**Sunulan Metin**

^^^^^^^^^^^^^^^^

2020 YılıHGKSıra Cetveli

Takip alacaklısının yediemin alacağının mı yoksa motorlu taşıtlar vergisinin mi öncelikle ödenmesi gereken bir alacak olduğu hususların ise sıra cetveli yapılmasından sonra tartışılabilecek hususlar olduğu-

İhale konusu aracın takyidat bilgisinde birden çok haciz bulunduğundan ve satış bedeli bütün alacaklıların alacağının karşılanmasına yetmediğinden İİK’nin 140. maddesi gereğince sıra cetveli yapılmasının zorunlu olduğu- Takip alacaklısının yediemin alacağının mı yoksa motorlu taşıtlar vergisinin mi öncelikle ödenmesi gereken bir alacak olduğu hususların ise sıra cetveli yapılmasından sonra tartışılabilecek hususlar olduğu-

1. Taraflar arasındaki “memur işleminin iptali” isteminden dolayı yapılan inceleme sonunda, Bursa 3. İcra (Hukuk) Mahkemesince verilen şikâyetin kabulüne ilişkin karar alacaklı vekili tarafından temyiz edilmesi üzerine Yargıtay 12. Hukuk Dairesince yapılan inceleme sonucunda bozulmuş, Mahkemece Özel Daire bozma kararına direnilmiştir.

2. Direnme kararı alacaklı vekili tarafından temyiz edilmiştir.

3. Hukuk Genel Kurulunca dosyadaki belgeler incelendikten sonra gereği görüşüldü:

I. İNCELEME SÜRECİ

Şikâyetçi Üçüncü Kişinin İstemi:

4. Şikâyetçi üçüncü kişi vekili 30.03.2015 tarihli şikâyet dilekçesinde; Bursa 6. İcra Dairesinin 2014/9738 E. sayılı icra takip dosyasında borçlu … adına kayıtlı …plakalı aracın satıldığını ve ihalenin kesinleştiğini, Adalet Bakanlığına ait depo ve garajlarda muhafaza edilen mahcuz mallar için alınacak ücret tarifesi hakkında tebliğin 4. maddesinin “muhafaza müddeti hitamında bu tarifenin 3. maddesi uyarınca hesap edilecek ücret, mahcuz malın satışa esas alınacak değerinin %30 unu geçemez.” şeklinde düzenlendiğini, 6183 sayılı Amme Alacaklarının Tahsil Usulü Hakkında Kanun’un amme alacaklarında rüçhan hakkı başlıklı 21. maddesine göre aracın aynından doğan Kurum alacağının rüçhanlı alacak olması nedeniyle satış bedelinden idareye (öncelikle) ödenmesi gerektiğini belirterek Bursa 6. İcra Dairesinin 2014/9738 E. sayılı dosyasından verilen “yediemin alacağının MTV alacağından önce ödenmesi gereken alacak olması nedeniyle ihale bedelinin alacaklıya ödenmesine” dair işleminin iptaline karar verilerek sıra cetveli düzenlenmesine karar verilmesini talep etmiştir.

^^^^^^^^^^^^^^^^

**Gösterilen Veriler**
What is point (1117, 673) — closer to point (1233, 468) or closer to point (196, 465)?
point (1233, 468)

^^^^^^^^^^^^^^^^

**Görev Talimatları**
A – Sunulan metinde "İhale konusu aracın" sözcüklerini içeren ifadeyle açılıp "bozma kararına direnilmiştir." ile kapanan kısmı hiçbir değişiklik yapmadan tekrar yazın.
B – Sunulan metne göre şikâyetçi üçüncü kişi vekilinin şikâyet dilekçesi hangi tarihi taşıyor?
Satırlar, sunulan metinden bağımsız ayrı bir malzemedir.

**Görev Yanıtları**
A –
İhale konusu aracın takyidat bilgisinde birden çok haciz bulunduğundan ve satış bedeli bütün alacaklıların alacağının karşılanmasına yetmediğinden İİK’nin 140. maddesi gereğince sıra cetveli yapılmasının zorunlu olduğu- Takip alacaklısının yediemin alacağının mı yoksa motorlu taşıtlar vergisinin mi öncelikle ödenmesi gereken bir alacak olduğu hususların ise sıra cetveli yapılmasından sonra tartışılabilecek hususlar olduğu-

1. Taraflar arasındaki “memur işleminin iptali” isteminden dolayı yapılan inceleme sonunda, Bursa 3. İcra (Hukuk) Mahkemesince verilen şikâyetin kabulüne ilişkin karar alacaklı vekili tarafından temyiz edilmesi üzerine Yargıtay 12. Hukuk Dairesince yapılan inceleme sonucunda bozulmuş, Mahkemece Özel Daire bozma kararına direnilmiştir.

B – 30.03.2015 tarihini taşıyor.